Demographics and the history of the city’s development also play a role. Racist housing policies starting in the 1920s forced minority residents, who were often poor, into southeastern San Diego. Later, the construction of highways and interstates divided neighborhoods and reinforced segregation.
Newer communities, mainly in northern San Diego, benefit from a tax structure that makes developers pay for fire stations when they built homes. The city’s day-to-day budget was supposed to pick up the slack in older neighborhoods, but never did.
The effects linger. The neighborhoods remain lower-income and underserved. Gerboth, the fire captain, said most of the people calling 911 in Engine 12’s district have state-provided health insurance and the crew has to deal with the effects of persistent drug and alcohol abuse.
The Fire-Rescue Department says it’s no mystery why Engine 12 has more delayed responses than anyone else.
“If you are looking for a ‘smoking gun’ there isn’t one,” department spokesman Maurice Luque said. “Service gaps are the reasons.”
Two years ago, the City Council said it would build new fire stations to fill gaps in the five highest-risk neighborhoods.

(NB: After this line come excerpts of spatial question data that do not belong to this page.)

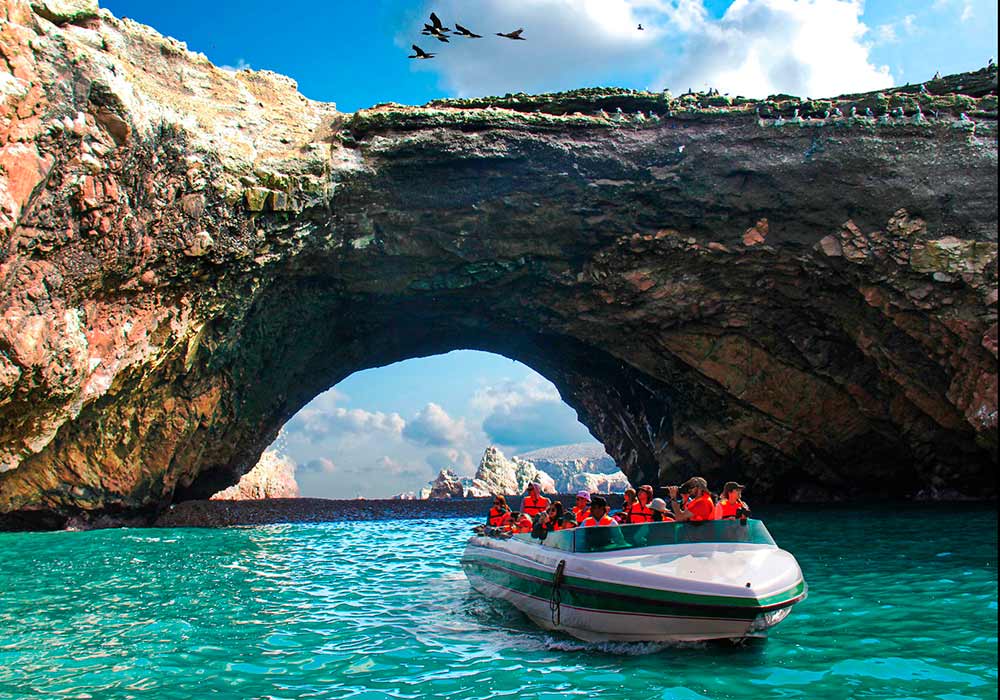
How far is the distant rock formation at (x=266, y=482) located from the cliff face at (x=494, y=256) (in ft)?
52.2

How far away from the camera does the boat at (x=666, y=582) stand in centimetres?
817

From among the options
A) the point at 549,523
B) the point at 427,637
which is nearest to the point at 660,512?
the point at 549,523

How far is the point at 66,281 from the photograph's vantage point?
1684cm

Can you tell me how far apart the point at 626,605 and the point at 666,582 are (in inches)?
24.5

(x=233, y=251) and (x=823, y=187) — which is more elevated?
(x=823, y=187)

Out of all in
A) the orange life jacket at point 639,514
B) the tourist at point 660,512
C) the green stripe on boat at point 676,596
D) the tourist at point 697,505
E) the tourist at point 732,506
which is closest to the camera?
the green stripe on boat at point 676,596

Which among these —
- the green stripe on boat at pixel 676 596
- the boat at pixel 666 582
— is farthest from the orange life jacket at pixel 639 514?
the green stripe on boat at pixel 676 596

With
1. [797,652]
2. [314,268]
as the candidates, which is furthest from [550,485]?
[797,652]

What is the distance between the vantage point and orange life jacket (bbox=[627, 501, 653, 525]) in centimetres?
1020

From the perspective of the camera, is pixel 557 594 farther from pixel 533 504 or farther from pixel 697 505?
pixel 533 504

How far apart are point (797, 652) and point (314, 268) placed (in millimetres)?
18656

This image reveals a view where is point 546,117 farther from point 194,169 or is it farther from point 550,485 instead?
point 550,485

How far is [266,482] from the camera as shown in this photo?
156 ft

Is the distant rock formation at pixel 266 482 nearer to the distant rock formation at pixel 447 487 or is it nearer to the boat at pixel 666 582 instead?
the distant rock formation at pixel 447 487
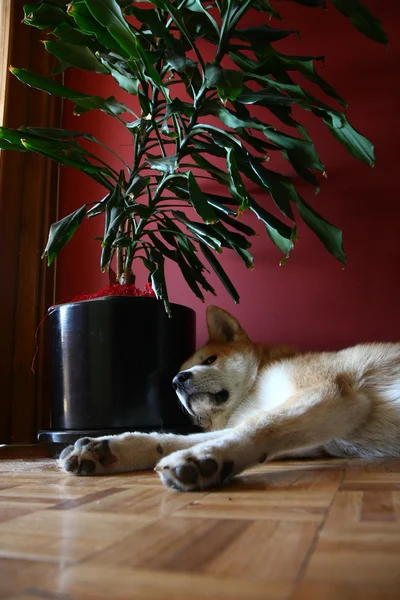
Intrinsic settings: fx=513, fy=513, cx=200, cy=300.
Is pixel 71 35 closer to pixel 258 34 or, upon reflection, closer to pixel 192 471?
pixel 258 34

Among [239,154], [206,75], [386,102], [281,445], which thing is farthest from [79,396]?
[386,102]

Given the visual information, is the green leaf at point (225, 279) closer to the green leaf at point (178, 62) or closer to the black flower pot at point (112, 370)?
the black flower pot at point (112, 370)

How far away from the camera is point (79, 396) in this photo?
1457mm

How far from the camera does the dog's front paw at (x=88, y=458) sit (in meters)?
1.00

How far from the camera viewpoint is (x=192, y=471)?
0.79 m

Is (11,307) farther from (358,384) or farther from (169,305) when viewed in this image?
Answer: (358,384)

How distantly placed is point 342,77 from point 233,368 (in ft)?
3.88

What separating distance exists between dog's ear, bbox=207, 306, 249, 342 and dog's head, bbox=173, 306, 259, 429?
0.05m

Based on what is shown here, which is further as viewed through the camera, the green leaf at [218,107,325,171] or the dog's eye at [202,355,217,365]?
the dog's eye at [202,355,217,365]

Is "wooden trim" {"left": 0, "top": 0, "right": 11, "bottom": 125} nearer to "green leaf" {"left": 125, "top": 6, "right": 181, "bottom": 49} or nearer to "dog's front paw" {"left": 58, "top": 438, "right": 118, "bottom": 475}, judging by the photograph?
"green leaf" {"left": 125, "top": 6, "right": 181, "bottom": 49}

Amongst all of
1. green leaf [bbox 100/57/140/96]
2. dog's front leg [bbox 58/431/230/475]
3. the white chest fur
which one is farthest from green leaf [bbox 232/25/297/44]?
dog's front leg [bbox 58/431/230/475]

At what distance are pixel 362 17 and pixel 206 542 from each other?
4.34 ft

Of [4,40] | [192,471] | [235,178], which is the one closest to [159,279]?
[235,178]

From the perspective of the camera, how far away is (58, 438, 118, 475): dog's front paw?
1004mm
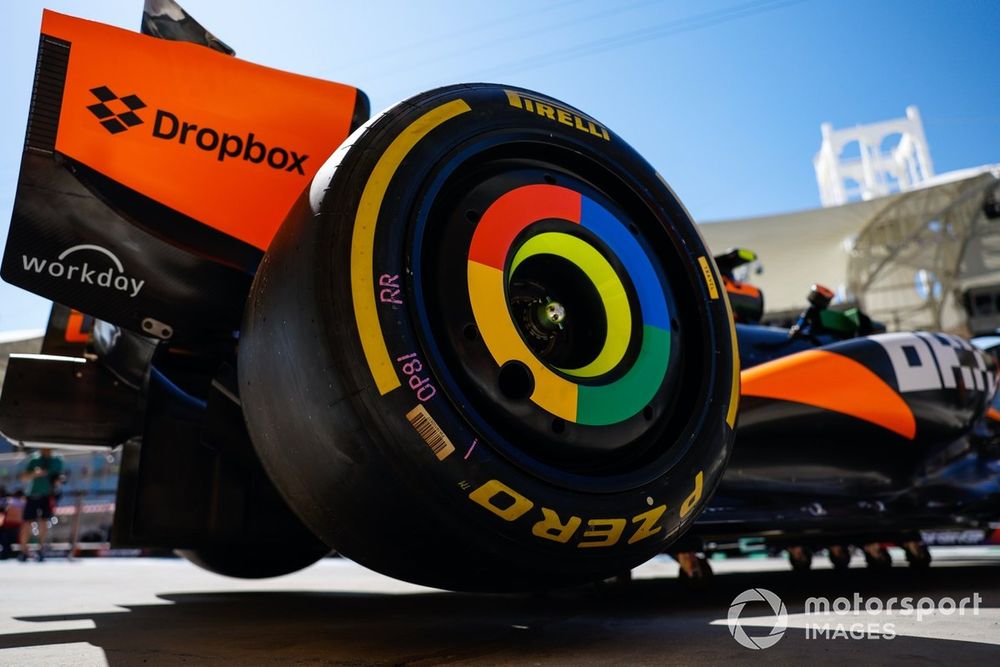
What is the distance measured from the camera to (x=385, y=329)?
1.13m

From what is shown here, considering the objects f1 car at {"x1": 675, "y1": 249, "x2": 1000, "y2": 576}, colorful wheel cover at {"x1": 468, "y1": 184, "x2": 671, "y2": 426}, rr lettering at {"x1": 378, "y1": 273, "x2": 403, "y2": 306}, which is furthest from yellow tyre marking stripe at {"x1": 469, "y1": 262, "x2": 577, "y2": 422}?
f1 car at {"x1": 675, "y1": 249, "x2": 1000, "y2": 576}

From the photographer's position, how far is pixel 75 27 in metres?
1.58

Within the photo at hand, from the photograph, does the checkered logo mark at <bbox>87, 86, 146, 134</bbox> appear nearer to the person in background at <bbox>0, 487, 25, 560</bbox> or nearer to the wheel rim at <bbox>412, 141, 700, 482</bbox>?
the wheel rim at <bbox>412, 141, 700, 482</bbox>

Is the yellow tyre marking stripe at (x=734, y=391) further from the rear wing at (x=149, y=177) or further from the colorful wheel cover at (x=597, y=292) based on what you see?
the rear wing at (x=149, y=177)

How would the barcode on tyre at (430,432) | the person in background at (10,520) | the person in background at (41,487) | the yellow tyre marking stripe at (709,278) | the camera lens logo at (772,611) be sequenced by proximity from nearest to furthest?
the barcode on tyre at (430,432) → the camera lens logo at (772,611) → the yellow tyre marking stripe at (709,278) → the person in background at (41,487) → the person in background at (10,520)

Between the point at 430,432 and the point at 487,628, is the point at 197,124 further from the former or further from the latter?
the point at 487,628

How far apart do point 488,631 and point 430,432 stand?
2.40ft

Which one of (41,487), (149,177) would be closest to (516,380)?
(149,177)

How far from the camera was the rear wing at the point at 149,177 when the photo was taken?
1.57 meters

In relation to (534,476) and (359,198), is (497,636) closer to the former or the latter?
(534,476)

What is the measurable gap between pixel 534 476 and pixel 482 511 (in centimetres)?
11

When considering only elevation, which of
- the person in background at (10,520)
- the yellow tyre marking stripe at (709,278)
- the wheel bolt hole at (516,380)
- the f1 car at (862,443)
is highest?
the yellow tyre marking stripe at (709,278)

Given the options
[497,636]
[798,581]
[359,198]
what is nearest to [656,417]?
[497,636]

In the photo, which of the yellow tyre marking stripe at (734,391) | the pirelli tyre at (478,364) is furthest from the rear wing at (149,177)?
the yellow tyre marking stripe at (734,391)
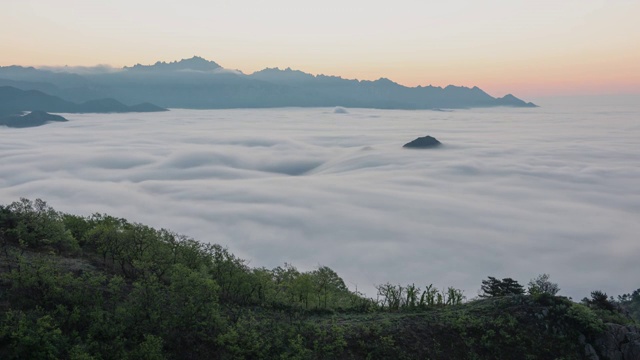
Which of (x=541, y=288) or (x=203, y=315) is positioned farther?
(x=541, y=288)

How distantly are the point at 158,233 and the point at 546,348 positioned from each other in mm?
31647

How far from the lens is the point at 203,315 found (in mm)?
28375

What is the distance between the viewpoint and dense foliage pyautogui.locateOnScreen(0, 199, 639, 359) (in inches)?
1009

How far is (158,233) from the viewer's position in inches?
1676

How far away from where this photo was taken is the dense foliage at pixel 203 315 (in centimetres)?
2562

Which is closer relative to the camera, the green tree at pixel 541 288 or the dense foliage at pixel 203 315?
A: the dense foliage at pixel 203 315

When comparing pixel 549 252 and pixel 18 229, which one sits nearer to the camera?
pixel 18 229

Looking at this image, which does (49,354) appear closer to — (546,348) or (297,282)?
(297,282)

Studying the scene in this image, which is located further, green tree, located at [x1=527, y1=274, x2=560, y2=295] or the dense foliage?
green tree, located at [x1=527, y1=274, x2=560, y2=295]

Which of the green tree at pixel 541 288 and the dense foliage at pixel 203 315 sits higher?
the dense foliage at pixel 203 315

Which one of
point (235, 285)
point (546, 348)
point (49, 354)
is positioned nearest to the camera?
point (49, 354)

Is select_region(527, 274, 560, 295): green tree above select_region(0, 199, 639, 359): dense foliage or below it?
below

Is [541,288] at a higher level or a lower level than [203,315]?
lower

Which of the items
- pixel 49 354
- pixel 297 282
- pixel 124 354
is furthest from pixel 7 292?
pixel 297 282
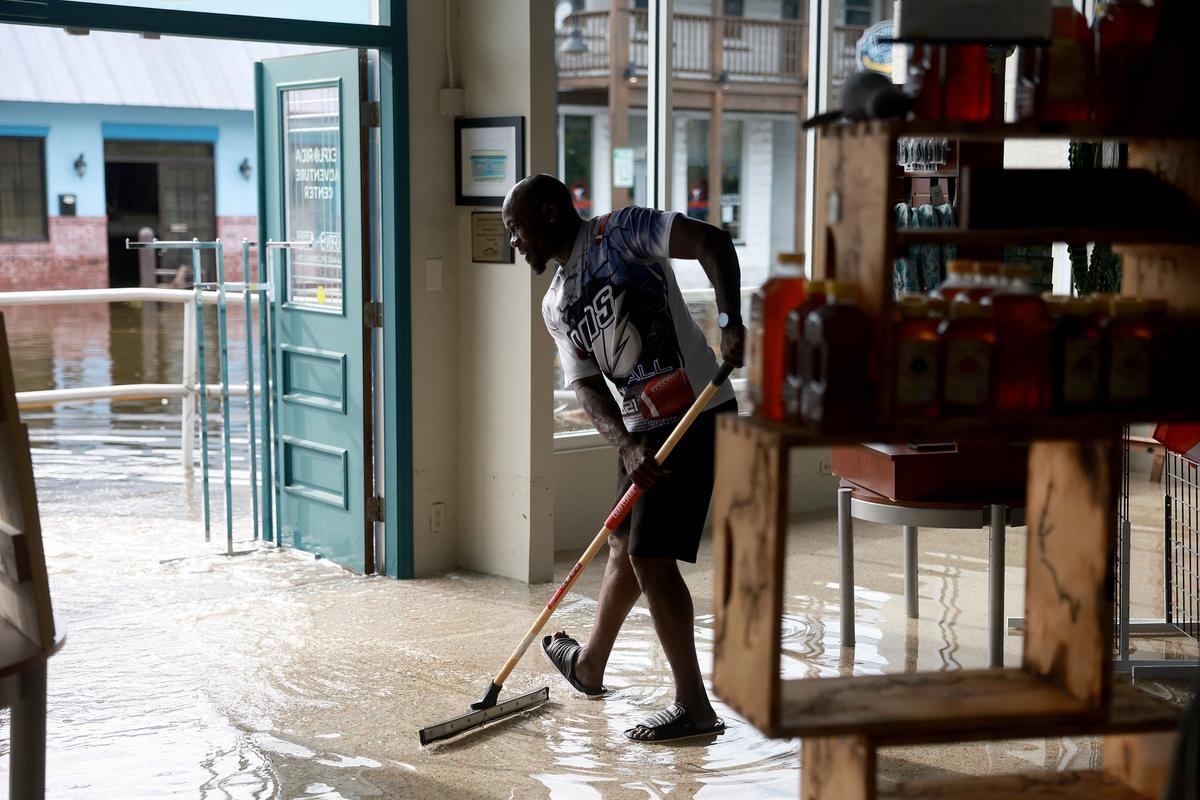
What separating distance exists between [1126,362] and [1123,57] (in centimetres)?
53

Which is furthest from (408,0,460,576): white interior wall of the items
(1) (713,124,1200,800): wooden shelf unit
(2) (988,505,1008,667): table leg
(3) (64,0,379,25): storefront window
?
(1) (713,124,1200,800): wooden shelf unit

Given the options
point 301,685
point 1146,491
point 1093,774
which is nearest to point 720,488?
point 1093,774

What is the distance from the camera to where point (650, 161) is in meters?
6.50

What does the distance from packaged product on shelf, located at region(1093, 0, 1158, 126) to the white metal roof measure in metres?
12.3

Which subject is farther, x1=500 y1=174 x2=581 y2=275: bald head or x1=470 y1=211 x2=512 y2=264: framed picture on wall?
x1=470 y1=211 x2=512 y2=264: framed picture on wall

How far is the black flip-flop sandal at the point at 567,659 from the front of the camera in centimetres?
425

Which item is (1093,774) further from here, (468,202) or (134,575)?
(134,575)

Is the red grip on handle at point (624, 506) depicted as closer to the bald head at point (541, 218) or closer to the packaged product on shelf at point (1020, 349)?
the bald head at point (541, 218)

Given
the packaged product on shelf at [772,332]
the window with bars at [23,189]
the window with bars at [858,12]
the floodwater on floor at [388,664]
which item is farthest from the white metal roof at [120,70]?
the packaged product on shelf at [772,332]

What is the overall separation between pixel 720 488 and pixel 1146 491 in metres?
5.82

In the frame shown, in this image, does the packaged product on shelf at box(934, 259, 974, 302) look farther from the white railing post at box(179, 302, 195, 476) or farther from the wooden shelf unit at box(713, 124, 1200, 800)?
the white railing post at box(179, 302, 195, 476)

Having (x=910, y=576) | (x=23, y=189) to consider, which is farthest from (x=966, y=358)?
(x=23, y=189)

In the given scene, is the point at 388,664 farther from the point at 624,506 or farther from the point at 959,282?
the point at 959,282

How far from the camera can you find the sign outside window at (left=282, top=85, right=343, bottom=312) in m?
5.71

The Council hasn’t put any money toward them. The nearly $12 million price tag, which includes a year of staffing, for each new station helps explain why it hasn’t happened.
Encanto is different, and city leaders have fewer excuses for inaction. The city agreed to install a two-person team operating out of a storefront/SUV in Encanto rather than build a full fire house. The team is projected to cost up to $1 million a year. No one has put any money toward it, either.